An option to testify virtually may have helped the hearing better highlight more debilitating long COVID symptoms, such as organ damage, cardiovascular events, and fatalities, that are often not represented in public discussion of the disease, some advocates said. Advocacy groups also had limited time to prepare for the hearing, as it was announced with only one week’s notice. People with long COVID who attended noted that the travel to and from the event caused them to have debilitating crashes.
Kate Larose, pandemic equity coordinator at the Vermont Center for Independent Living, brought these accessibility concerns to HELP Committee staffers ahead of the hearing, she told The Sick Times. An “accessible, inclusive testimony” would include both virtual opportunities for testimony and universal masking with high-quality respirators, she said: “If you do anything less…what you are creating is the equivalent of a U.S. Senate hearing for wheelchair users without a ramp to the room.”

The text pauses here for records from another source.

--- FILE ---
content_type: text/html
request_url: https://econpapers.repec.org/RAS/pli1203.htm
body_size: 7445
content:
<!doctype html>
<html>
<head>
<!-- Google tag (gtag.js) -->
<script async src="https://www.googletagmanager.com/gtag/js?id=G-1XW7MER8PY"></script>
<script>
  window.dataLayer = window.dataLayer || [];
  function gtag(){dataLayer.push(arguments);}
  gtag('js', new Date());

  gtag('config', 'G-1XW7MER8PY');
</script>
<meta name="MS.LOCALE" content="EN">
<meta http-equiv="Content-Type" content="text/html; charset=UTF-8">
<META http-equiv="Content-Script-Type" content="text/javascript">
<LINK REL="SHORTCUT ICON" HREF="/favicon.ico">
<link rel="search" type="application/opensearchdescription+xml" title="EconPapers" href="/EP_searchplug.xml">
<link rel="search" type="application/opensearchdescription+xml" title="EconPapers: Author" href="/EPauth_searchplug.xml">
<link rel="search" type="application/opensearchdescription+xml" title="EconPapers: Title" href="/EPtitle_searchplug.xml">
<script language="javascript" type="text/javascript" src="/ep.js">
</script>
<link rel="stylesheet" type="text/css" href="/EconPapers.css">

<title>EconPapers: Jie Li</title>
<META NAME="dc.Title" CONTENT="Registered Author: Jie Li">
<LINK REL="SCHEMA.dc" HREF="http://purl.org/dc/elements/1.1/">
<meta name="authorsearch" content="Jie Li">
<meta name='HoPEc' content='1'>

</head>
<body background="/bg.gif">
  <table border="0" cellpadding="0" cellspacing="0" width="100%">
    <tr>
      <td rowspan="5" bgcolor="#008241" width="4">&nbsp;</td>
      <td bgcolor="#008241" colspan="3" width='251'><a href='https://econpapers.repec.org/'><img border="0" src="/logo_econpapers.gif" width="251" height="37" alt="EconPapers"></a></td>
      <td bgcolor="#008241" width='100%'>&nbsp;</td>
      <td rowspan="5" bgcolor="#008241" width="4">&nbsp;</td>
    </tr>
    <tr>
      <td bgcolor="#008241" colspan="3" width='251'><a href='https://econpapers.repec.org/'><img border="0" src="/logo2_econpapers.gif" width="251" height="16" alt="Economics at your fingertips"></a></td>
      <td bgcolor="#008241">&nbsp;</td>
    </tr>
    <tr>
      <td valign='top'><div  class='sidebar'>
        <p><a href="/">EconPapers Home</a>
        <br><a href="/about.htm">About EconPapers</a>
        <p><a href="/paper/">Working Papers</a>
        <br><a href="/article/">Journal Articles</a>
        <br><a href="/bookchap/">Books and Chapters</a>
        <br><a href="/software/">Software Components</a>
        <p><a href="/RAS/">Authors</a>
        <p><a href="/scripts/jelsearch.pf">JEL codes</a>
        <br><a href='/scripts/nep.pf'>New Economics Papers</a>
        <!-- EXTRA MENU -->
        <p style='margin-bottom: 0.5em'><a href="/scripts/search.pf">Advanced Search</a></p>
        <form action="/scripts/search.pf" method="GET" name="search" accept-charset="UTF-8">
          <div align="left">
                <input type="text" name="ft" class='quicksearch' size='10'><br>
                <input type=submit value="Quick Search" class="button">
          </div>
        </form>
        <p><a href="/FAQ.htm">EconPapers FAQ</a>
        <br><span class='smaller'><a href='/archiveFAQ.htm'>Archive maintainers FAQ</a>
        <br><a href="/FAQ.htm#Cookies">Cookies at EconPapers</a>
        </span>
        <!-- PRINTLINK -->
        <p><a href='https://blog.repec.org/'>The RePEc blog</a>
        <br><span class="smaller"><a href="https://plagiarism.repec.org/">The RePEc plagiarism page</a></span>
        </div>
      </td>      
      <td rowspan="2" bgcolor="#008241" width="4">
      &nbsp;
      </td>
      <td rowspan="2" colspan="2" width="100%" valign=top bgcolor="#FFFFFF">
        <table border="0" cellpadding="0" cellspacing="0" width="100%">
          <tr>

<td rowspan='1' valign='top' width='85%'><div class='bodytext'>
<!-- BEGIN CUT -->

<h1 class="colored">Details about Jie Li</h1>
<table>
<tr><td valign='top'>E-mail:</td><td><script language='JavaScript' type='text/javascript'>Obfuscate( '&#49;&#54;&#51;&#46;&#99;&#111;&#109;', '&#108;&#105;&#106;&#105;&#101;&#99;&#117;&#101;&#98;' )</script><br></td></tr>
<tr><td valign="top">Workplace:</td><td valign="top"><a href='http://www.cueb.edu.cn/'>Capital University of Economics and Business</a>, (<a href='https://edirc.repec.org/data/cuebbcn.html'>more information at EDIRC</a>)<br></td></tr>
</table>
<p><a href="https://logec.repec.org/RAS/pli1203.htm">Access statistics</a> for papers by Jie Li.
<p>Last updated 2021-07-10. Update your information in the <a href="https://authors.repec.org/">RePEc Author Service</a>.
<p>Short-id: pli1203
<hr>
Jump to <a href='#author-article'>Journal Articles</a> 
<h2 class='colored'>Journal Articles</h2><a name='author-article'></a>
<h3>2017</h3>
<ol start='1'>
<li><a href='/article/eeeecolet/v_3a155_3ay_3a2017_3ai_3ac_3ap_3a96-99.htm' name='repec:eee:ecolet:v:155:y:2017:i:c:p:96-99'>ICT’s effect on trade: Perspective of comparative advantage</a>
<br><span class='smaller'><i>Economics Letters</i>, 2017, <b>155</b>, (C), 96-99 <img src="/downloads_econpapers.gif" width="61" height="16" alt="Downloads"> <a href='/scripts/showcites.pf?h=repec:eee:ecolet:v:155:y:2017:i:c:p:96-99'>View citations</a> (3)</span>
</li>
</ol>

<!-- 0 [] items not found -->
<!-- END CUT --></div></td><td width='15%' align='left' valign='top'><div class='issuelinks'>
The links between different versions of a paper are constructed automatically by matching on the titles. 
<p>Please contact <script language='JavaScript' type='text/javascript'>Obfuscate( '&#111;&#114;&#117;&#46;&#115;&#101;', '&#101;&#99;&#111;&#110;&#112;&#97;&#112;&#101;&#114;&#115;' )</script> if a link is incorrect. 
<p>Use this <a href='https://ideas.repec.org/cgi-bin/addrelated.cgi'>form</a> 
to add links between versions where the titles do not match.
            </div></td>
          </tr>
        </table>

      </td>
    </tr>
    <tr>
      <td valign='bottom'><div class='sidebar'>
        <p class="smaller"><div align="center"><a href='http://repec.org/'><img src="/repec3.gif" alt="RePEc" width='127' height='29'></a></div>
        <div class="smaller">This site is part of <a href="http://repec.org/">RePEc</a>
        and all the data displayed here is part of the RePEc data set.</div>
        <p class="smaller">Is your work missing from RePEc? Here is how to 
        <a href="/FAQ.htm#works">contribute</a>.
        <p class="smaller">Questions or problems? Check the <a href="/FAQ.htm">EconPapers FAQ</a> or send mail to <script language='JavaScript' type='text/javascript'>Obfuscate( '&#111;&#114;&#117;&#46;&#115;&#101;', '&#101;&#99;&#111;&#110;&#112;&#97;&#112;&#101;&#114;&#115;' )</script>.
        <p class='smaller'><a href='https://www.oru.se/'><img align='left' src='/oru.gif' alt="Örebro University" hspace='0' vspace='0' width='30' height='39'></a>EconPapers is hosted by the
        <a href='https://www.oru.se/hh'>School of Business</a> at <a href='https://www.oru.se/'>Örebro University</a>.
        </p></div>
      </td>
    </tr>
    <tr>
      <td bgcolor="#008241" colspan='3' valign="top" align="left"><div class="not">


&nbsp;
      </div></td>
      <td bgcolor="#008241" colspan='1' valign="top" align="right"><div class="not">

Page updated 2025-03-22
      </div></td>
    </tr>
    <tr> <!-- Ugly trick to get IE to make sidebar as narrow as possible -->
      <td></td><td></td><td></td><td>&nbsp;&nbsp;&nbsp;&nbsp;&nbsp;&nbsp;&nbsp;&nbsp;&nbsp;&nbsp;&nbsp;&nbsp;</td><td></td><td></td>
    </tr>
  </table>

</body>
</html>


The Sick Times reached out to Sen. Sanders’ office for a comment about these accessibility concerns and has not heard back, as of publication.
One audience member, Congressional candidate Joaquín Beltrán, called out the hearing’s disconnect on prevention by holding up a sign reading, “MASKS SAVE LIVES.” Al-Aly also emphasized this topic in his remarks, calling for more durable vaccines and improvements to indoor air quality. “If we are serious about preventing long COVID, then we have to prevent repeated infections with COVID,” he told The Sick Times.
In addition to the minimal focus on prevention, some long COVID advocates were disappointed by a limited discussion of direct support for people with the disease. Clinical trials don’t immediately help the people who are currently losing the ability to work, their housing, and other aspects of day-to-day life, Larose said. People need “access to income, access to life, access to education, access to employment that’s not discriminating, childcare, healthy food,” and other supports that “people with disabilities are always told are there for us,” she said.
Vázquez, from Body Politic, agreed that the hearing didn’t spend enough time exploring how the federal government could directly support people who have become disabled by long COVID. People “could benefit from immediate government assistance,” such as cash aid, housing assistance, and public health insurance, she said.
Scientists and advocates who watched the Senate hearing considered it a major step for the federal government’s long COVID policy but emphasized that the conversation will need to be followed up with actions: increased research funding, support to long COVID clinics, prevention efforts, and new NIH office, to name a few. The hearing was “a good start,” Al-Aly said; now it needs to translate into a “concrete action plan” from the federal government that moves research forward.
San Emeterio from Long COVID Justice, who has also been involved with HIV/AIDS advocacy, suggested that a program similar to the Ryan White Care Act may be one option for improving care and support for people with long COVID. “It would be a good first step,” they said, though they cautioned that federal programs tend to be set up for short time periods, meaning continued pressure will likely be needed for years in the future.
Some advocates who traveled to D.C. for the hearing met with other legislators and their staff, while others are planning for a Long COVID Awareness Day march at the capitol, on March 15. Vázquez expressed optimism in continued connections between advocates and political staff: “I don’t see this hearing as performative,” she said. “I think there are folks working behind the scenes working in policy to make a shift for the better for Long Covid patients.”
Editor’s note, January 23, 3:30 pm EST: This story has been updated with information from Sen. Ben Ray Luján’s office about his attendance at the hearing.